# TASK DESCRIPTION
Edit the rows below by replacing every "damaged or defective" with "broken or faulty" and leaving all other text unchanged. Omit the pictures from your answer.
— begin GIVEN DATA —
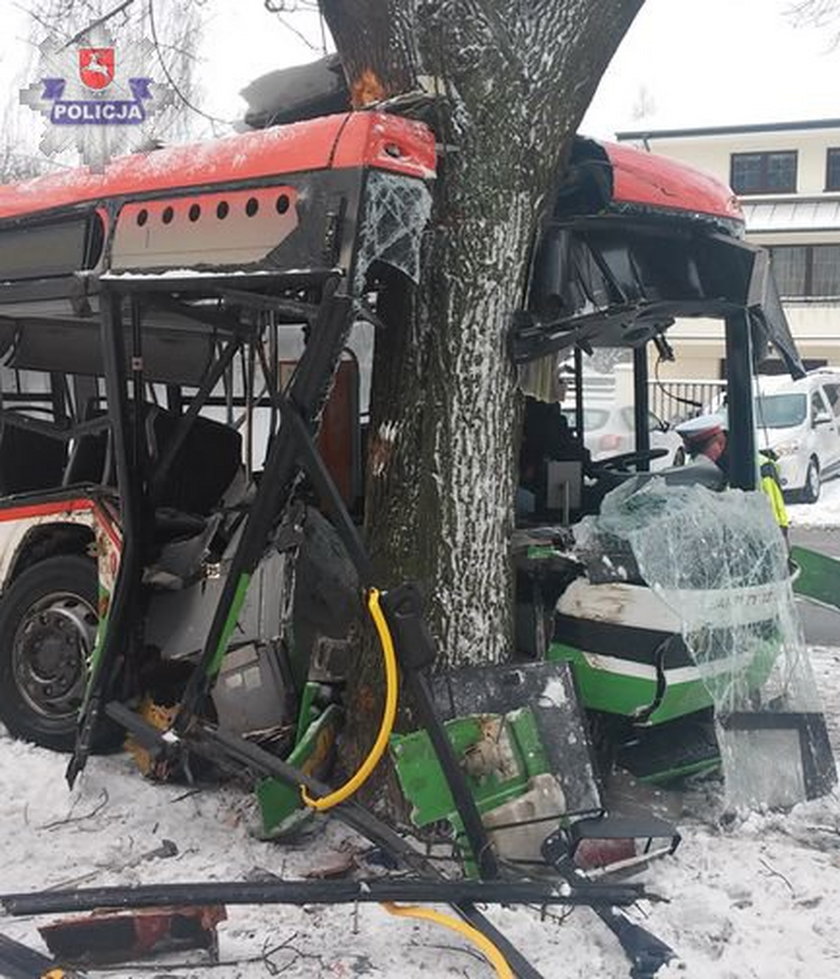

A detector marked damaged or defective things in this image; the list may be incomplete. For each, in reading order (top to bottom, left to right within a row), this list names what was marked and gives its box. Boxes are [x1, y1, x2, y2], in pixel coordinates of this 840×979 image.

crashed bus [0, 113, 832, 856]
shattered windshield [756, 394, 808, 428]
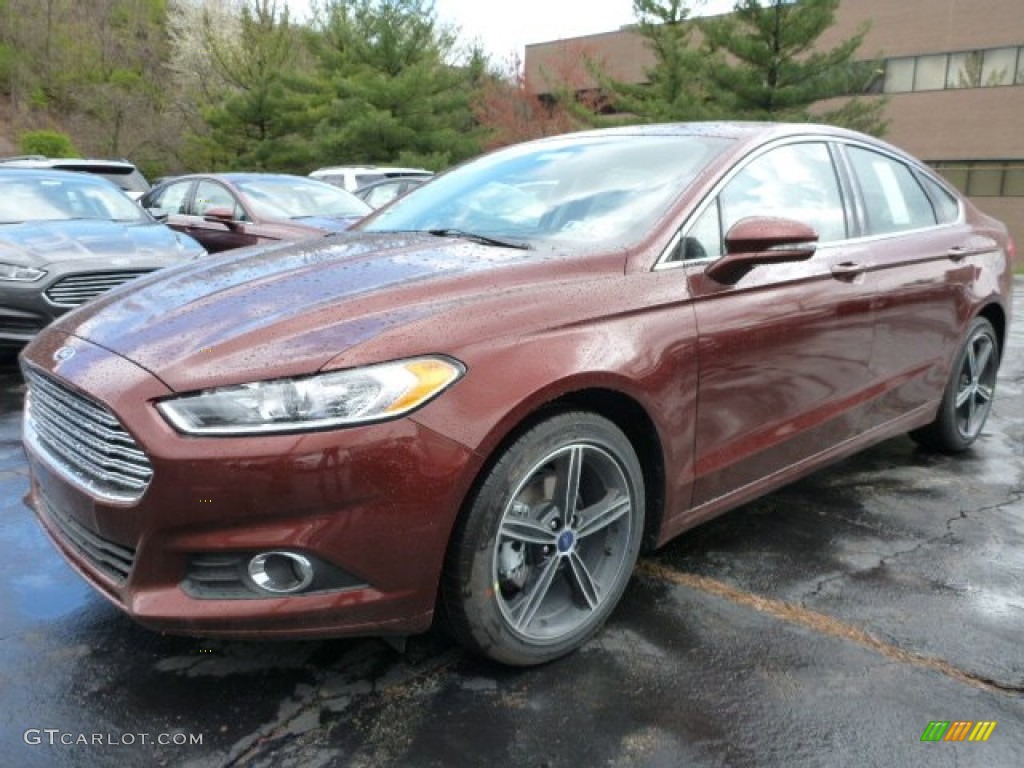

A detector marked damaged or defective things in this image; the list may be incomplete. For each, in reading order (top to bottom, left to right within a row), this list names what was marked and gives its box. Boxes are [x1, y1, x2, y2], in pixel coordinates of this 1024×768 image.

cracked pavement [2, 278, 1024, 768]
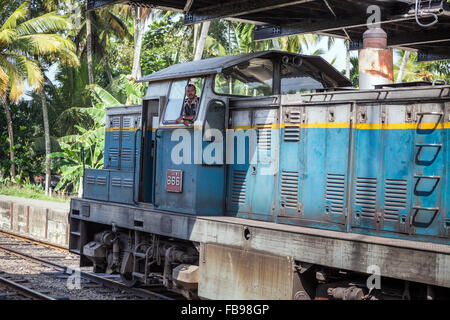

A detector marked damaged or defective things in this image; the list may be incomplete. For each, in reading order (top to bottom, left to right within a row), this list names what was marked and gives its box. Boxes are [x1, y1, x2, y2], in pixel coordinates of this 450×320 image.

rusty chimney [358, 27, 394, 89]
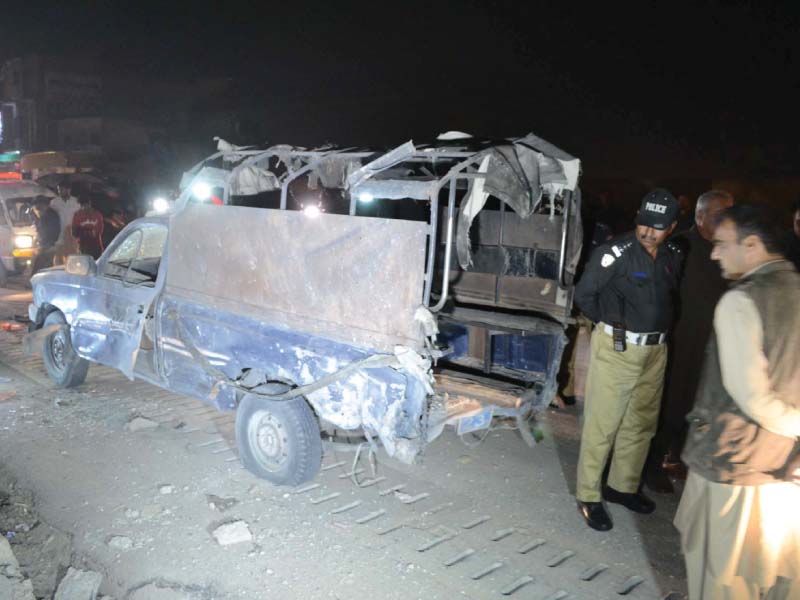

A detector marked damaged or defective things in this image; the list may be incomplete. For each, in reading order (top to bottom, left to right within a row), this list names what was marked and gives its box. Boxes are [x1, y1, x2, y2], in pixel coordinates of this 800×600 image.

damaged door [70, 223, 169, 382]
destroyed pickup truck [28, 134, 580, 486]
bent vehicle frame [28, 132, 584, 488]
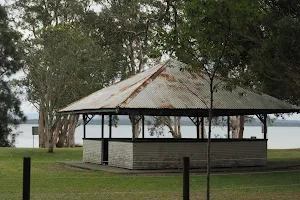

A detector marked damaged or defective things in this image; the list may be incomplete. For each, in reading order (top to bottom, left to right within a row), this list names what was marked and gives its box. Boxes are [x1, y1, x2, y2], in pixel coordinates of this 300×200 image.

rusty roof panel [60, 58, 300, 113]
— end GIVEN DATA —
# SOLUTION BELOW
A detector marked broken or faulty things in this image; the list may be incomplete. For each, in reading order (top to bottom, left to right within a row), this list names what was marked and gives its box. Boxes are [x1, y1, x2, y2], in pixel coordinates of this 840×979 image.

crashed bus [0, 113, 832, 856]
shattered windshield [756, 394, 808, 428]

A detector marked broken or faulty things in this image; the list may be incomplete. For each, in reading order (top to bottom, left to right within a row), this list names what was marked and gives its box. Boxes are [x1, y1, x2, y2], in pixel coordinates of this 1024×768 image.

cracked pavement [2, 278, 1024, 768]

A detector marked broken or faulty things in this image; the list may be incomplete. For each, in reading order (top to bottom, left to right within a row), this list names what was marked and gives its box. Boxes are [x1, y1, x2, y2], in pixel coordinates of this 450×320 image.

rusty chimney [358, 27, 394, 89]

A detector marked broken or faulty things in this image; the list may be incomplete. For each, in reading order (top to bottom, left to right within a row), this list names what was marked and gives its box. Boxes are [x1, y1, x2, y2], in pixel coordinates of this 800×600 image.

damaged door [70, 223, 169, 382]
destroyed pickup truck [28, 134, 580, 486]
bent vehicle frame [28, 132, 584, 488]

A detector marked broken or faulty things in this image; the list may be incomplete. For each, in reading order (top to bottom, left to right within a row), this list names what was marked and gives its box. Boxes are [x1, y1, x2, y2], in pixel coordinates of this 300×200 image.

rusty roof panel [60, 58, 300, 113]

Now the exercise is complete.